Vol. 6 No. 7 (2022): JABADP-6-7
Articles

Distributed Metaheuristic Portfolio Selection for Adaptive Routing in Delay/Disruption-Tolerant Networks

Minh Tran
Department of Computer Science and Engineering, Mekong Institute of Technology, Đường Hoa Phượng 12, Cần Thơ, Vietnam
Hoa Le
Department of Computer Science and Engineering, Red River University of Computing, Đường Lê Quý Đôn 88, Hà Nội, Vietnam
Duc Pham
Department of Computer Science and Engineering, Saigon College of Informatics, Đường Nguyễn Văn Thoại 45, Hồ Chí Minh City, Vietnam

Published 2022-07-04

How to Cite

Tran, M., Le, H., & Pham, D. (2022). Distributed Metaheuristic Portfolio Selection for Adaptive Routing in Delay/Disruption-Tolerant Networks.

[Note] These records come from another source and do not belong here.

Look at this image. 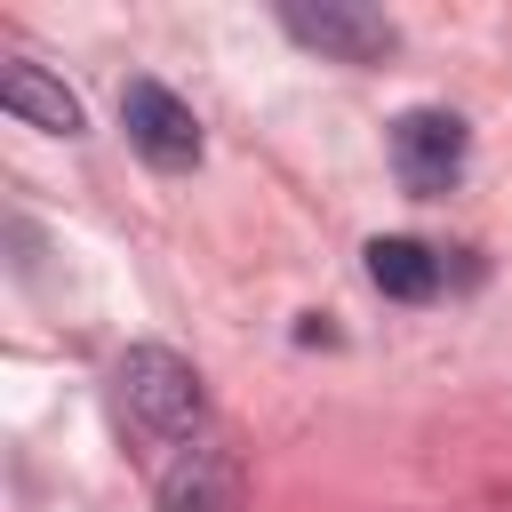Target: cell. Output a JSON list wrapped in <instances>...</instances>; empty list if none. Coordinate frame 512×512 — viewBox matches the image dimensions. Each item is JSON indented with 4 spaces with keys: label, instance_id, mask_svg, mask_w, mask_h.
<instances>
[{
    "label": "cell",
    "instance_id": "obj_1",
    "mask_svg": "<svg viewBox=\"0 0 512 512\" xmlns=\"http://www.w3.org/2000/svg\"><path fill=\"white\" fill-rule=\"evenodd\" d=\"M112 416H120L128 440L176 456V448L200 440L208 392H200V376H192L184 352H168V344H136V352H120V368H112Z\"/></svg>",
    "mask_w": 512,
    "mask_h": 512
},
{
    "label": "cell",
    "instance_id": "obj_2",
    "mask_svg": "<svg viewBox=\"0 0 512 512\" xmlns=\"http://www.w3.org/2000/svg\"><path fill=\"white\" fill-rule=\"evenodd\" d=\"M464 160H472V128H464L448 104H416V112L392 120V176H400L416 200L456 192Z\"/></svg>",
    "mask_w": 512,
    "mask_h": 512
},
{
    "label": "cell",
    "instance_id": "obj_3",
    "mask_svg": "<svg viewBox=\"0 0 512 512\" xmlns=\"http://www.w3.org/2000/svg\"><path fill=\"white\" fill-rule=\"evenodd\" d=\"M280 32L304 40V48H320L328 64H384V56L400 48L392 16H376V8H360V0H288V8H280Z\"/></svg>",
    "mask_w": 512,
    "mask_h": 512
},
{
    "label": "cell",
    "instance_id": "obj_4",
    "mask_svg": "<svg viewBox=\"0 0 512 512\" xmlns=\"http://www.w3.org/2000/svg\"><path fill=\"white\" fill-rule=\"evenodd\" d=\"M120 128H128V144H136L152 168H192V160H200V120H192V104H184L176 88H160V80H128V88H120Z\"/></svg>",
    "mask_w": 512,
    "mask_h": 512
},
{
    "label": "cell",
    "instance_id": "obj_5",
    "mask_svg": "<svg viewBox=\"0 0 512 512\" xmlns=\"http://www.w3.org/2000/svg\"><path fill=\"white\" fill-rule=\"evenodd\" d=\"M240 488H248L240 456L208 432L160 464V512H240Z\"/></svg>",
    "mask_w": 512,
    "mask_h": 512
},
{
    "label": "cell",
    "instance_id": "obj_6",
    "mask_svg": "<svg viewBox=\"0 0 512 512\" xmlns=\"http://www.w3.org/2000/svg\"><path fill=\"white\" fill-rule=\"evenodd\" d=\"M0 104H8L16 120L48 128V136H80V96H72L64 80H48L40 64H8V72H0Z\"/></svg>",
    "mask_w": 512,
    "mask_h": 512
},
{
    "label": "cell",
    "instance_id": "obj_7",
    "mask_svg": "<svg viewBox=\"0 0 512 512\" xmlns=\"http://www.w3.org/2000/svg\"><path fill=\"white\" fill-rule=\"evenodd\" d=\"M368 280H376L392 304H432V296H440V256H432L424 240L384 232V240H368Z\"/></svg>",
    "mask_w": 512,
    "mask_h": 512
}]
</instances>
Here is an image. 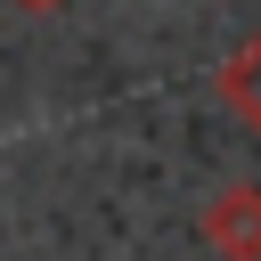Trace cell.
Returning <instances> with one entry per match:
<instances>
[{
    "label": "cell",
    "instance_id": "1",
    "mask_svg": "<svg viewBox=\"0 0 261 261\" xmlns=\"http://www.w3.org/2000/svg\"><path fill=\"white\" fill-rule=\"evenodd\" d=\"M204 245L220 261H261V179H228L204 204Z\"/></svg>",
    "mask_w": 261,
    "mask_h": 261
},
{
    "label": "cell",
    "instance_id": "2",
    "mask_svg": "<svg viewBox=\"0 0 261 261\" xmlns=\"http://www.w3.org/2000/svg\"><path fill=\"white\" fill-rule=\"evenodd\" d=\"M220 106H228L245 130H261V41H245V49L220 57Z\"/></svg>",
    "mask_w": 261,
    "mask_h": 261
},
{
    "label": "cell",
    "instance_id": "3",
    "mask_svg": "<svg viewBox=\"0 0 261 261\" xmlns=\"http://www.w3.org/2000/svg\"><path fill=\"white\" fill-rule=\"evenodd\" d=\"M16 8H24V16H49V8H65V0H16Z\"/></svg>",
    "mask_w": 261,
    "mask_h": 261
}]
</instances>
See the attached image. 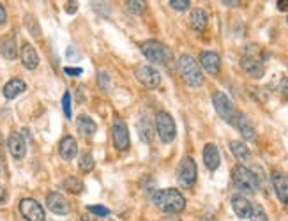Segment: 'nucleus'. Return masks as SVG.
<instances>
[{"instance_id": "f257e3e1", "label": "nucleus", "mask_w": 288, "mask_h": 221, "mask_svg": "<svg viewBox=\"0 0 288 221\" xmlns=\"http://www.w3.org/2000/svg\"><path fill=\"white\" fill-rule=\"evenodd\" d=\"M152 202L157 209L168 214H179L186 209V198L179 190H159L152 194Z\"/></svg>"}, {"instance_id": "f03ea898", "label": "nucleus", "mask_w": 288, "mask_h": 221, "mask_svg": "<svg viewBox=\"0 0 288 221\" xmlns=\"http://www.w3.org/2000/svg\"><path fill=\"white\" fill-rule=\"evenodd\" d=\"M177 67H179V73H181L182 80L186 82L187 87L198 88L200 85L204 83L202 67H200V64L191 57V55H181L177 60Z\"/></svg>"}, {"instance_id": "7ed1b4c3", "label": "nucleus", "mask_w": 288, "mask_h": 221, "mask_svg": "<svg viewBox=\"0 0 288 221\" xmlns=\"http://www.w3.org/2000/svg\"><path fill=\"white\" fill-rule=\"evenodd\" d=\"M232 182L237 190L244 191V193H255L258 190L257 175L244 165H237L232 168Z\"/></svg>"}, {"instance_id": "20e7f679", "label": "nucleus", "mask_w": 288, "mask_h": 221, "mask_svg": "<svg viewBox=\"0 0 288 221\" xmlns=\"http://www.w3.org/2000/svg\"><path fill=\"white\" fill-rule=\"evenodd\" d=\"M140 50H142L143 57L151 60L152 64H166L168 60H172V52L159 41H145L140 44Z\"/></svg>"}, {"instance_id": "39448f33", "label": "nucleus", "mask_w": 288, "mask_h": 221, "mask_svg": "<svg viewBox=\"0 0 288 221\" xmlns=\"http://www.w3.org/2000/svg\"><path fill=\"white\" fill-rule=\"evenodd\" d=\"M156 131L163 143H172L177 137V128H175V120L172 115L166 111H159L156 115Z\"/></svg>"}, {"instance_id": "423d86ee", "label": "nucleus", "mask_w": 288, "mask_h": 221, "mask_svg": "<svg viewBox=\"0 0 288 221\" xmlns=\"http://www.w3.org/2000/svg\"><path fill=\"white\" fill-rule=\"evenodd\" d=\"M212 105H214V108H216V113L219 115L225 122L234 126V120L239 111L234 108L230 97L226 96L225 92H221V90H217V92H214V96H212Z\"/></svg>"}, {"instance_id": "0eeeda50", "label": "nucleus", "mask_w": 288, "mask_h": 221, "mask_svg": "<svg viewBox=\"0 0 288 221\" xmlns=\"http://www.w3.org/2000/svg\"><path fill=\"white\" fill-rule=\"evenodd\" d=\"M196 175H198V168H196L195 159L191 158V156L182 158V161L179 163L177 168L179 184L184 186V188H191L196 182Z\"/></svg>"}, {"instance_id": "6e6552de", "label": "nucleus", "mask_w": 288, "mask_h": 221, "mask_svg": "<svg viewBox=\"0 0 288 221\" xmlns=\"http://www.w3.org/2000/svg\"><path fill=\"white\" fill-rule=\"evenodd\" d=\"M138 82L147 88H157L161 85V73L151 64H140L134 71Z\"/></svg>"}, {"instance_id": "1a4fd4ad", "label": "nucleus", "mask_w": 288, "mask_h": 221, "mask_svg": "<svg viewBox=\"0 0 288 221\" xmlns=\"http://www.w3.org/2000/svg\"><path fill=\"white\" fill-rule=\"evenodd\" d=\"M20 214L23 216L25 221H45L46 214L45 209L39 202L34 198H23L20 202Z\"/></svg>"}, {"instance_id": "9d476101", "label": "nucleus", "mask_w": 288, "mask_h": 221, "mask_svg": "<svg viewBox=\"0 0 288 221\" xmlns=\"http://www.w3.org/2000/svg\"><path fill=\"white\" fill-rule=\"evenodd\" d=\"M111 138H113V145L117 150H128L131 138H129L128 124L122 119H117L111 126Z\"/></svg>"}, {"instance_id": "9b49d317", "label": "nucleus", "mask_w": 288, "mask_h": 221, "mask_svg": "<svg viewBox=\"0 0 288 221\" xmlns=\"http://www.w3.org/2000/svg\"><path fill=\"white\" fill-rule=\"evenodd\" d=\"M270 181H272V188H274L279 202L288 205V175L283 172H272Z\"/></svg>"}, {"instance_id": "f8f14e48", "label": "nucleus", "mask_w": 288, "mask_h": 221, "mask_svg": "<svg viewBox=\"0 0 288 221\" xmlns=\"http://www.w3.org/2000/svg\"><path fill=\"white\" fill-rule=\"evenodd\" d=\"M240 67H242V71L246 75L251 76V78H257V80L262 78L263 73H265L263 64H262L257 57H253V55H244V57L240 58Z\"/></svg>"}, {"instance_id": "ddd939ff", "label": "nucleus", "mask_w": 288, "mask_h": 221, "mask_svg": "<svg viewBox=\"0 0 288 221\" xmlns=\"http://www.w3.org/2000/svg\"><path fill=\"white\" fill-rule=\"evenodd\" d=\"M200 66L207 71L209 75H217L221 69V58L216 52H202L200 53Z\"/></svg>"}, {"instance_id": "4468645a", "label": "nucleus", "mask_w": 288, "mask_h": 221, "mask_svg": "<svg viewBox=\"0 0 288 221\" xmlns=\"http://www.w3.org/2000/svg\"><path fill=\"white\" fill-rule=\"evenodd\" d=\"M7 149L14 159H23L27 154V143L20 133H11L7 138Z\"/></svg>"}, {"instance_id": "2eb2a0df", "label": "nucleus", "mask_w": 288, "mask_h": 221, "mask_svg": "<svg viewBox=\"0 0 288 221\" xmlns=\"http://www.w3.org/2000/svg\"><path fill=\"white\" fill-rule=\"evenodd\" d=\"M46 205H48L50 211L58 214V216H64V214L69 212V203H67V200L64 198L60 193H57V191L48 193V196H46Z\"/></svg>"}, {"instance_id": "dca6fc26", "label": "nucleus", "mask_w": 288, "mask_h": 221, "mask_svg": "<svg viewBox=\"0 0 288 221\" xmlns=\"http://www.w3.org/2000/svg\"><path fill=\"white\" fill-rule=\"evenodd\" d=\"M234 126L239 129V133L242 135L244 140H255V137H257L255 126H253V122L249 120V117H246V115L240 113V111L237 113V117H235Z\"/></svg>"}, {"instance_id": "f3484780", "label": "nucleus", "mask_w": 288, "mask_h": 221, "mask_svg": "<svg viewBox=\"0 0 288 221\" xmlns=\"http://www.w3.org/2000/svg\"><path fill=\"white\" fill-rule=\"evenodd\" d=\"M232 209H234V212L240 220H248L251 216L253 203L246 196H242V194H234L232 196Z\"/></svg>"}, {"instance_id": "a211bd4d", "label": "nucleus", "mask_w": 288, "mask_h": 221, "mask_svg": "<svg viewBox=\"0 0 288 221\" xmlns=\"http://www.w3.org/2000/svg\"><path fill=\"white\" fill-rule=\"evenodd\" d=\"M204 163L210 172L217 170V166H219V163H221V156H219L217 145L216 143H212V141L204 147Z\"/></svg>"}, {"instance_id": "6ab92c4d", "label": "nucleus", "mask_w": 288, "mask_h": 221, "mask_svg": "<svg viewBox=\"0 0 288 221\" xmlns=\"http://www.w3.org/2000/svg\"><path fill=\"white\" fill-rule=\"evenodd\" d=\"M58 154H60V158L66 159V161H71V159L76 158V154H78V143H76V140L73 137H64L62 140H60V145H58Z\"/></svg>"}, {"instance_id": "aec40b11", "label": "nucleus", "mask_w": 288, "mask_h": 221, "mask_svg": "<svg viewBox=\"0 0 288 221\" xmlns=\"http://www.w3.org/2000/svg\"><path fill=\"white\" fill-rule=\"evenodd\" d=\"M22 62H23V66L27 67V69H36L37 66H39V55H37L36 48L32 46L30 43H25L22 46Z\"/></svg>"}, {"instance_id": "412c9836", "label": "nucleus", "mask_w": 288, "mask_h": 221, "mask_svg": "<svg viewBox=\"0 0 288 221\" xmlns=\"http://www.w3.org/2000/svg\"><path fill=\"white\" fill-rule=\"evenodd\" d=\"M207 22H209V14L205 13L204 9L196 7L189 13V25L193 30L204 32L205 27H207Z\"/></svg>"}, {"instance_id": "4be33fe9", "label": "nucleus", "mask_w": 288, "mask_h": 221, "mask_svg": "<svg viewBox=\"0 0 288 221\" xmlns=\"http://www.w3.org/2000/svg\"><path fill=\"white\" fill-rule=\"evenodd\" d=\"M25 88H27V83H25L23 80L13 78V80H9V82L4 85L2 92H4L5 99H14V97H18L22 92H25Z\"/></svg>"}, {"instance_id": "5701e85b", "label": "nucleus", "mask_w": 288, "mask_h": 221, "mask_svg": "<svg viewBox=\"0 0 288 221\" xmlns=\"http://www.w3.org/2000/svg\"><path fill=\"white\" fill-rule=\"evenodd\" d=\"M138 135H140V140L143 143H151L152 138H154V126H152V120L147 115H142L138 120Z\"/></svg>"}, {"instance_id": "b1692460", "label": "nucleus", "mask_w": 288, "mask_h": 221, "mask_svg": "<svg viewBox=\"0 0 288 221\" xmlns=\"http://www.w3.org/2000/svg\"><path fill=\"white\" fill-rule=\"evenodd\" d=\"M76 128H78V131H80L83 137H94L96 131H98L96 122L90 119L89 115H85V113L78 115V119H76Z\"/></svg>"}, {"instance_id": "393cba45", "label": "nucleus", "mask_w": 288, "mask_h": 221, "mask_svg": "<svg viewBox=\"0 0 288 221\" xmlns=\"http://www.w3.org/2000/svg\"><path fill=\"white\" fill-rule=\"evenodd\" d=\"M230 150H232V154L239 159L240 163H248L249 159H251V152H249L248 145L242 143V141H239V140L230 141Z\"/></svg>"}, {"instance_id": "a878e982", "label": "nucleus", "mask_w": 288, "mask_h": 221, "mask_svg": "<svg viewBox=\"0 0 288 221\" xmlns=\"http://www.w3.org/2000/svg\"><path fill=\"white\" fill-rule=\"evenodd\" d=\"M0 50H2V55H4L5 58H9V60L16 58V55H18V46H16V41H14L13 35H9V37H4V39H2Z\"/></svg>"}, {"instance_id": "bb28decb", "label": "nucleus", "mask_w": 288, "mask_h": 221, "mask_svg": "<svg viewBox=\"0 0 288 221\" xmlns=\"http://www.w3.org/2000/svg\"><path fill=\"white\" fill-rule=\"evenodd\" d=\"M62 188L67 191V193L73 194H80L83 191V182L78 179V177H67L62 181Z\"/></svg>"}, {"instance_id": "cd10ccee", "label": "nucleus", "mask_w": 288, "mask_h": 221, "mask_svg": "<svg viewBox=\"0 0 288 221\" xmlns=\"http://www.w3.org/2000/svg\"><path fill=\"white\" fill-rule=\"evenodd\" d=\"M78 166H80V170H81L83 173L92 172L94 166H96L94 156L90 154V152H83V154H80V161H78Z\"/></svg>"}, {"instance_id": "c85d7f7f", "label": "nucleus", "mask_w": 288, "mask_h": 221, "mask_svg": "<svg viewBox=\"0 0 288 221\" xmlns=\"http://www.w3.org/2000/svg\"><path fill=\"white\" fill-rule=\"evenodd\" d=\"M98 85L103 92H110L111 90V78L106 71H99L98 73Z\"/></svg>"}, {"instance_id": "c756f323", "label": "nucleus", "mask_w": 288, "mask_h": 221, "mask_svg": "<svg viewBox=\"0 0 288 221\" xmlns=\"http://www.w3.org/2000/svg\"><path fill=\"white\" fill-rule=\"evenodd\" d=\"M126 7L129 9V13L142 14L147 7V2H143V0H128V2H126Z\"/></svg>"}, {"instance_id": "7c9ffc66", "label": "nucleus", "mask_w": 288, "mask_h": 221, "mask_svg": "<svg viewBox=\"0 0 288 221\" xmlns=\"http://www.w3.org/2000/svg\"><path fill=\"white\" fill-rule=\"evenodd\" d=\"M249 220L251 221H269V218H267V212L263 211V207L258 205V203H255V205H253V211H251Z\"/></svg>"}, {"instance_id": "2f4dec72", "label": "nucleus", "mask_w": 288, "mask_h": 221, "mask_svg": "<svg viewBox=\"0 0 288 221\" xmlns=\"http://www.w3.org/2000/svg\"><path fill=\"white\" fill-rule=\"evenodd\" d=\"M25 25H27L28 32H30V34L34 35V37H39V35H41V28H39V25H37L36 18L28 14V16L25 18Z\"/></svg>"}, {"instance_id": "473e14b6", "label": "nucleus", "mask_w": 288, "mask_h": 221, "mask_svg": "<svg viewBox=\"0 0 288 221\" xmlns=\"http://www.w3.org/2000/svg\"><path fill=\"white\" fill-rule=\"evenodd\" d=\"M89 212H92L94 216L98 218H110V209L105 205H89Z\"/></svg>"}, {"instance_id": "72a5a7b5", "label": "nucleus", "mask_w": 288, "mask_h": 221, "mask_svg": "<svg viewBox=\"0 0 288 221\" xmlns=\"http://www.w3.org/2000/svg\"><path fill=\"white\" fill-rule=\"evenodd\" d=\"M62 110L66 113V119H71V92H64L62 96Z\"/></svg>"}, {"instance_id": "f704fd0d", "label": "nucleus", "mask_w": 288, "mask_h": 221, "mask_svg": "<svg viewBox=\"0 0 288 221\" xmlns=\"http://www.w3.org/2000/svg\"><path fill=\"white\" fill-rule=\"evenodd\" d=\"M168 4H170V7H173L175 11H186V9H189L191 2L189 0H170Z\"/></svg>"}, {"instance_id": "c9c22d12", "label": "nucleus", "mask_w": 288, "mask_h": 221, "mask_svg": "<svg viewBox=\"0 0 288 221\" xmlns=\"http://www.w3.org/2000/svg\"><path fill=\"white\" fill-rule=\"evenodd\" d=\"M279 92L283 94L285 99H288V78H283L279 82Z\"/></svg>"}, {"instance_id": "e433bc0d", "label": "nucleus", "mask_w": 288, "mask_h": 221, "mask_svg": "<svg viewBox=\"0 0 288 221\" xmlns=\"http://www.w3.org/2000/svg\"><path fill=\"white\" fill-rule=\"evenodd\" d=\"M64 73L69 75V76H80L81 73H83V69H81V67H66Z\"/></svg>"}, {"instance_id": "4c0bfd02", "label": "nucleus", "mask_w": 288, "mask_h": 221, "mask_svg": "<svg viewBox=\"0 0 288 221\" xmlns=\"http://www.w3.org/2000/svg\"><path fill=\"white\" fill-rule=\"evenodd\" d=\"M7 190H5V186H2L0 184V205H5L7 203Z\"/></svg>"}, {"instance_id": "58836bf2", "label": "nucleus", "mask_w": 288, "mask_h": 221, "mask_svg": "<svg viewBox=\"0 0 288 221\" xmlns=\"http://www.w3.org/2000/svg\"><path fill=\"white\" fill-rule=\"evenodd\" d=\"M76 9H78V4H76V2H67V5H66V11H67V13L73 14Z\"/></svg>"}, {"instance_id": "ea45409f", "label": "nucleus", "mask_w": 288, "mask_h": 221, "mask_svg": "<svg viewBox=\"0 0 288 221\" xmlns=\"http://www.w3.org/2000/svg\"><path fill=\"white\" fill-rule=\"evenodd\" d=\"M276 5H278L279 11H288V0H278Z\"/></svg>"}, {"instance_id": "a19ab883", "label": "nucleus", "mask_w": 288, "mask_h": 221, "mask_svg": "<svg viewBox=\"0 0 288 221\" xmlns=\"http://www.w3.org/2000/svg\"><path fill=\"white\" fill-rule=\"evenodd\" d=\"M5 20H7V13H5L4 5L0 4V25H4V23H5Z\"/></svg>"}, {"instance_id": "79ce46f5", "label": "nucleus", "mask_w": 288, "mask_h": 221, "mask_svg": "<svg viewBox=\"0 0 288 221\" xmlns=\"http://www.w3.org/2000/svg\"><path fill=\"white\" fill-rule=\"evenodd\" d=\"M221 4L223 5H228V7H234V5H239L240 2H237V0H223Z\"/></svg>"}, {"instance_id": "37998d69", "label": "nucleus", "mask_w": 288, "mask_h": 221, "mask_svg": "<svg viewBox=\"0 0 288 221\" xmlns=\"http://www.w3.org/2000/svg\"><path fill=\"white\" fill-rule=\"evenodd\" d=\"M4 154V141H2V135H0V156Z\"/></svg>"}, {"instance_id": "c03bdc74", "label": "nucleus", "mask_w": 288, "mask_h": 221, "mask_svg": "<svg viewBox=\"0 0 288 221\" xmlns=\"http://www.w3.org/2000/svg\"><path fill=\"white\" fill-rule=\"evenodd\" d=\"M81 221H94L90 216H81Z\"/></svg>"}, {"instance_id": "a18cd8bd", "label": "nucleus", "mask_w": 288, "mask_h": 221, "mask_svg": "<svg viewBox=\"0 0 288 221\" xmlns=\"http://www.w3.org/2000/svg\"><path fill=\"white\" fill-rule=\"evenodd\" d=\"M99 221H113L111 218H99Z\"/></svg>"}, {"instance_id": "49530a36", "label": "nucleus", "mask_w": 288, "mask_h": 221, "mask_svg": "<svg viewBox=\"0 0 288 221\" xmlns=\"http://www.w3.org/2000/svg\"><path fill=\"white\" fill-rule=\"evenodd\" d=\"M2 170H4V166H2V161H0V175H2Z\"/></svg>"}, {"instance_id": "de8ad7c7", "label": "nucleus", "mask_w": 288, "mask_h": 221, "mask_svg": "<svg viewBox=\"0 0 288 221\" xmlns=\"http://www.w3.org/2000/svg\"><path fill=\"white\" fill-rule=\"evenodd\" d=\"M287 23H288V16H287Z\"/></svg>"}]
</instances>
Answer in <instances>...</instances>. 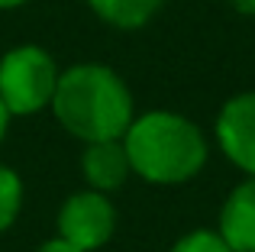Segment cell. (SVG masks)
Instances as JSON below:
<instances>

Journal of Applied Big Data Analytics, Decision-Making, and Predictive Modelling Systems, 6(7), 1-14. https://polarpublications.com/index.php/JABADP/article/view/2022-07-04

Abstract

Delay and disruption tolerant networks arise in environments where connectivity is intermittent, mobility is high, and end-to-end paths rarely exist for a sufficient duration. In such settings, routing decisions depend on stochastic contact patterns, constrained buffers, and heterogeneous node behaviors. Traditional routing schemes either rely on epidemic replication, which increases resource consumption, or exploit single carefully designed heuristics, which may be fragile under non-stationary conditions. At the same time, metaheuristic optimization techniques offer flexible search procedures that can adapt routing choices to empirical performance signals but tend to focus on single algorithms and centralized control. This paper considers a distributed portfolio view of metaheuristics for routing in delay and disruption tolerant networks, where each node maintains and updates a mixture of routing metaheuristics that jointly drive forwarding decisions. The study explores how portfolio weights can be learned online from local contact histories and performance indicators, while accounting for limited information, communication costs, and heterogeneous network regions. The proposed framework models routing as a linear optimization problem that couples contact opportunities with portfolio allocation decisions and uses distributed feedback to modulate exploration and exploitation among candidate heuristics. The paper discusses algorithmic design, convergence properties at a qualitative level, and expected trade-offs in delivery ratio, latency, and overhead. Analytical modeling and conceptual evaluation highlight how a distributed metaheuristic portfolio can adjust to changing mobility patterns without assuming global knowledge or centralized coordination. The discussion emphasizes conditions under which such portfolios may offer balanced behavior across diverse delay and disruption tolerant network scenarios.